Descripción de editorial
Volumes have been dedicated to madness, but sanity is rarely mentioned. We can define the mad, but how do we classify the sane? In Going Sane, psychoanalyst and writer Adam Phillips delves deep into history, philosophy, literature and his own experiences to address questions that we rarely ask about ourselves, taking us on an engrossing journey in which we learn many things - including some of what it takes to be happy in the modern world.

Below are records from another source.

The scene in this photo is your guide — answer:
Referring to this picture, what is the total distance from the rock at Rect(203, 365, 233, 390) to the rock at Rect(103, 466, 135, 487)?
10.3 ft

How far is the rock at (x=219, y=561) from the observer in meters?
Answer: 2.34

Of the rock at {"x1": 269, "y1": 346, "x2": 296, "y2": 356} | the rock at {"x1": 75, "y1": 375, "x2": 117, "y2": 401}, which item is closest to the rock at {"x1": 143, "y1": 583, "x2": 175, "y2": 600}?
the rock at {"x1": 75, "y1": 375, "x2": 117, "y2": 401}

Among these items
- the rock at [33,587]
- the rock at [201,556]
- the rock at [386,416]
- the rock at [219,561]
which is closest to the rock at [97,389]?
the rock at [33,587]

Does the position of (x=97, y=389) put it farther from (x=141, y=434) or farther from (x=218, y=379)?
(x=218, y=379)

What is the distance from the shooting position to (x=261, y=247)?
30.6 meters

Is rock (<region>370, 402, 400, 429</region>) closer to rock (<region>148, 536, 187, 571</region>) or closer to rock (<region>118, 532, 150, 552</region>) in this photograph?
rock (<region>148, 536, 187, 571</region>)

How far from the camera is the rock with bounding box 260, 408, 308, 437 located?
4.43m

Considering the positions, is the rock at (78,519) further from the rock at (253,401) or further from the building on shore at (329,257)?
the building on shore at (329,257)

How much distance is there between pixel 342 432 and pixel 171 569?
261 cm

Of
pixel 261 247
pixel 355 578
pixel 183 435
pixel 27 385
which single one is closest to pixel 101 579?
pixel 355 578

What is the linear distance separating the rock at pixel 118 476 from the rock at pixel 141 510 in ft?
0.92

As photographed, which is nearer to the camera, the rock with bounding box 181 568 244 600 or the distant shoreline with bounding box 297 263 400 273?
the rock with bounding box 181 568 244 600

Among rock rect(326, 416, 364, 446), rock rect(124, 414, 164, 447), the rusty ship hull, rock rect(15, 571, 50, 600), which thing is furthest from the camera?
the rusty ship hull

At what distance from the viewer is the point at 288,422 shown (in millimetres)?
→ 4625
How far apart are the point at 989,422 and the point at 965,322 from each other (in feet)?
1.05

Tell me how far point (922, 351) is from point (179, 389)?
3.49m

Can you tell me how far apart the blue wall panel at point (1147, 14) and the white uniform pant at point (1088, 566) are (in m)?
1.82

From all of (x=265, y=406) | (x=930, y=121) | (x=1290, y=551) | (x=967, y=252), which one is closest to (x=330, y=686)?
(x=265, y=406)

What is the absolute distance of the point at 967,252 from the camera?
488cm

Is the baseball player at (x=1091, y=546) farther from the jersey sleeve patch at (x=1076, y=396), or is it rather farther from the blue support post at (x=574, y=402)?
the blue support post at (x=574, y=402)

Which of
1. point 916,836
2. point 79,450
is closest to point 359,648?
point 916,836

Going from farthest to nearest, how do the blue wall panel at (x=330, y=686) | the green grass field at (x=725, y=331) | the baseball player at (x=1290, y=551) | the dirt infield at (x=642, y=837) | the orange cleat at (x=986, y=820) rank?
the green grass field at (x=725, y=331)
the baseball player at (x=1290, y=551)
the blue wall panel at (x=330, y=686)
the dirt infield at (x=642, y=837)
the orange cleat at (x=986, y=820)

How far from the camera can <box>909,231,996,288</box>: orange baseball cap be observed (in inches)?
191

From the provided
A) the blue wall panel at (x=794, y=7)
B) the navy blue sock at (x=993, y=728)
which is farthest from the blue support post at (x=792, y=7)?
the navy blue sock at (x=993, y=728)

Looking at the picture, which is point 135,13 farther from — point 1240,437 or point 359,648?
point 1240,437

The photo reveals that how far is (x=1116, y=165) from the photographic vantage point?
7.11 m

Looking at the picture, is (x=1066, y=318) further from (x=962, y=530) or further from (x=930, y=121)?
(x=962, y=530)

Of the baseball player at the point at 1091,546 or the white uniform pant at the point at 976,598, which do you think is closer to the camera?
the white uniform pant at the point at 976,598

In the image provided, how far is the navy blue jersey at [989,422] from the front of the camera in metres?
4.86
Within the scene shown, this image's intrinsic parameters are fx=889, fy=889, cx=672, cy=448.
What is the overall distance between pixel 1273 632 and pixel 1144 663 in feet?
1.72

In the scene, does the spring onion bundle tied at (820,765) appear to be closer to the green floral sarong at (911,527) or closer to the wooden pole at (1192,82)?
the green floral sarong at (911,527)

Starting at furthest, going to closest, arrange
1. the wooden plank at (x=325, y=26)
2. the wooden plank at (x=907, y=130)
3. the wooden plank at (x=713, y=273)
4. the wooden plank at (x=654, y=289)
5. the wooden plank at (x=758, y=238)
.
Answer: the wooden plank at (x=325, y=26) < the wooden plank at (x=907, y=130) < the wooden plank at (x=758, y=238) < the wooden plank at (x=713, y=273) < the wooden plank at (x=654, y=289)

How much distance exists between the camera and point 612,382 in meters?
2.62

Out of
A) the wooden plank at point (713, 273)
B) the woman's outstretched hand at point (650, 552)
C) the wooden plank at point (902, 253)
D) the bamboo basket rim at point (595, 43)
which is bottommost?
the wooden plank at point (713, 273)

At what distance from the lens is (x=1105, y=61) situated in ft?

In classic psychoanalytic style, Phillips strips our lives down to the fundamentals to illustrate the delicate balance between sanity and insanity. Sanity, he notes, "has never been a popular word, or indeed... a condition one might write a book about." Madness, on the other hand, is dramatic and all too visible. We have psychiatrists, neurologists and researchers dedicated to studying and treating madness, but not even a quantifiable definition of saneness. Deftly guiding readers through historical and literary uses of "sane" and "mad," Phillips, a British psychoanalyst (On Flirtation), cites Thomas Carlyle, R.D. Laing, Melanie Klein, D.W. Winnicott and Richard Dawkins, among others, to illustrate the stark absence of a definitive definition of sanity. In Hamlet, for instance, Polonius uses the word "madness" to describe Hamlet's inventiveness and eloquent intelligence: he admires Hamlet's madness. Phillips examines the presence and essence of madness in all aspects of modern life in intriguing and disturbingly frank chapters on the chaos of raising children, the turmoil of adolescence, sexual appetites and the pursuit of wealth. His arguments, both thought provoking and provocative, may affect future definitions of sanity and madness, and readers are left with a fresh awareness of what it really means to be sane.